Briefest Rumination on Multiple Causality December 29, 2009


Now don’t get me wrong. I’m deeply grateful for the accident of my birth into this strange, messy, violent, and lovely experiment that is the American nation. I’m endlessly fascinated with it.

Yes, I am in the last analysis an internationalist, or rather more, a believer in the web of relationships that cuts no one off that says none is an “other.” And. And, I love my country, my native land which gave me language and culture and a perspective to engage the world. I wish only the best for it.

As with most things the reasons we all have for our identifying with our countries are complex. But for me among these things are ideas. In particular the foundational principals of the American nation, specifically the idea of a republic.

The ideas of democracy and republicanism are powerful things. I’m sure the idea of democracy and republicanism and my spirituality are connected. But that’s for another time…

Bottom line I’m grateful to mysterious fortune that I was born into a time and place where my birth near the bottom of the social structures did not mean I had to stay there.

I’m also always conscious of the complex mix of circumstances, particularly being male and white which together allowed me chances others in similar circumstances but with different gender and skin color did not get.

Yes, there is more to it than that. But the “that” is very important to not forget.

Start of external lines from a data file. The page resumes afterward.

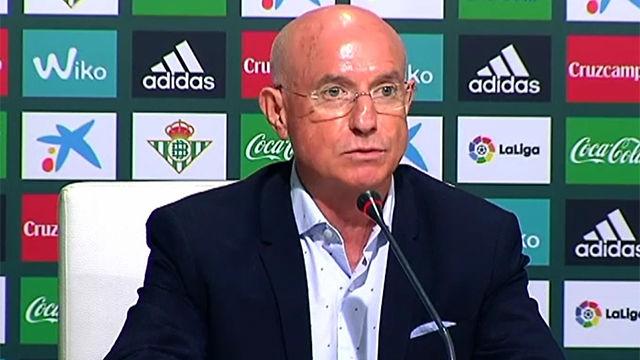 Serra Ferrer confirmó el interés del Barça por Ceballos
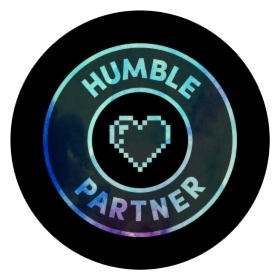 Humble Bundle Partner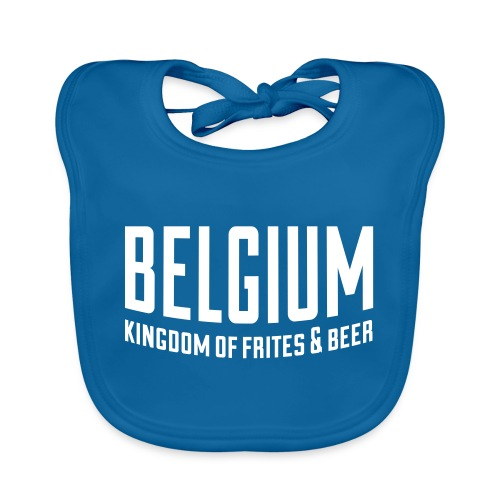 Belgium kingdom of frites & beer - Bavoir bio Bébé
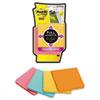 MMMF3304SSFM Full Adhesive Notes, 3 x 3, Assorted Colors, 4/PK MMM F3304SSFM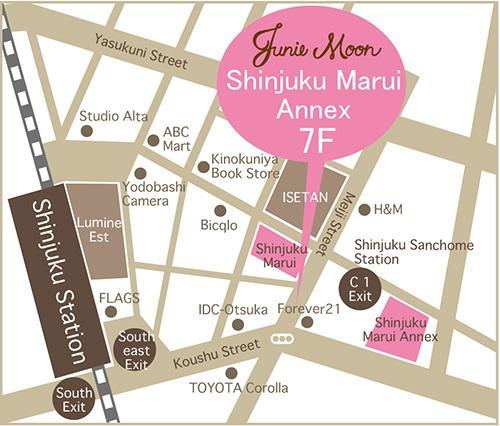 JM新宿マルイMAP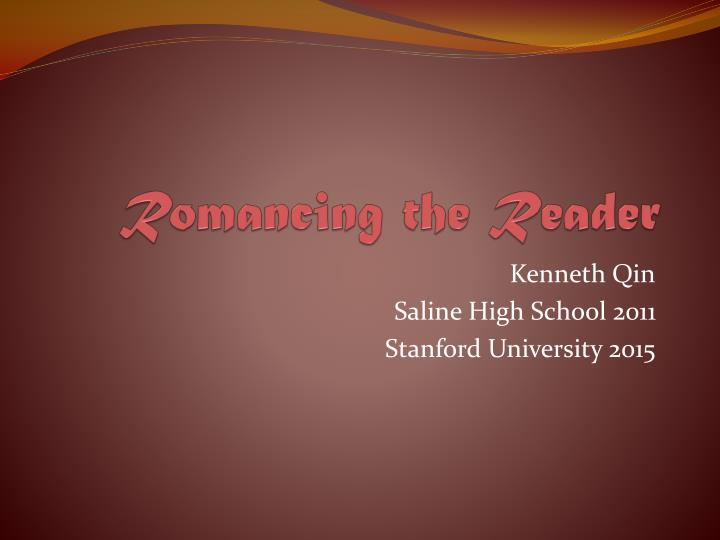 romancing the reader n.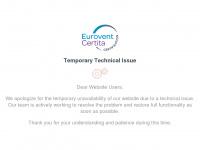 eurovent-certification.com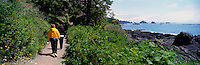 Hikers on Trail along Pacific West Coast of Vancouver Island, near Ucluelet, BC, British Columbia, Canada - Panoramic View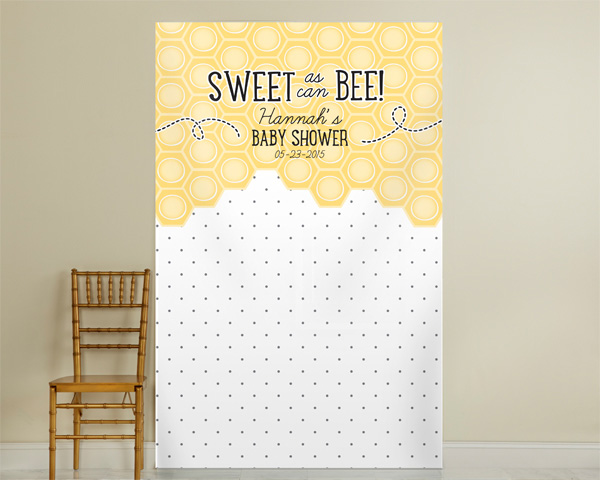 Kate's, Sweet as can Bee, Pin Dot Personalized Photo Backdrop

There’s also little doubt in my mind among those accidents of birth one of the most important was the fact I was born into a republic with an ideology of egalitarianism, and a myth of classlessness that allowed the possibility of change.

There had been republican experiments before. I’m mostly aware of the European history of republicanism. Athens’ democracy, of course. Rome for a while. Italian city states. I think particularly of Venice. Others, as well.

I’m aware of oligarchic republics in ancient India. And I find it hard to believe there weren’t some forms of this model of human organization within the many cultures of Africa and the Americas, as well. Still, I don’t think they had much direct influence on the thinking that would become the American experiment, I’m only holding up that the idea is not unique to one culture or complex of related cultures.

Also in all these European states republicanism and oligarchy ran hand in hand, and the large majority were never part of the deal. It was later, out of the turmoil of the European Enlightenment that the idea of a republic began to take a larger view.

From its inception the American republic has been flawed. From the beginning it has had an oligarchical core. Still does. And we’d be foolish to miss that. Just as we’d be foolish to miss those who’ve been disenfranchised along the way. Women for most of our American history. The institution of slavery has justly been called America’s original sin. And even yet, even despite the recent presidential election, race continues a cancer on our body politic.

And, and, and today, mostly, I find myself thinking of the indigenous peoples, the first nations, the native Americans.

On this day in 1890 the 7th Cavalry massacred an encampment of Lakota Sioux, many elderly men, women and children.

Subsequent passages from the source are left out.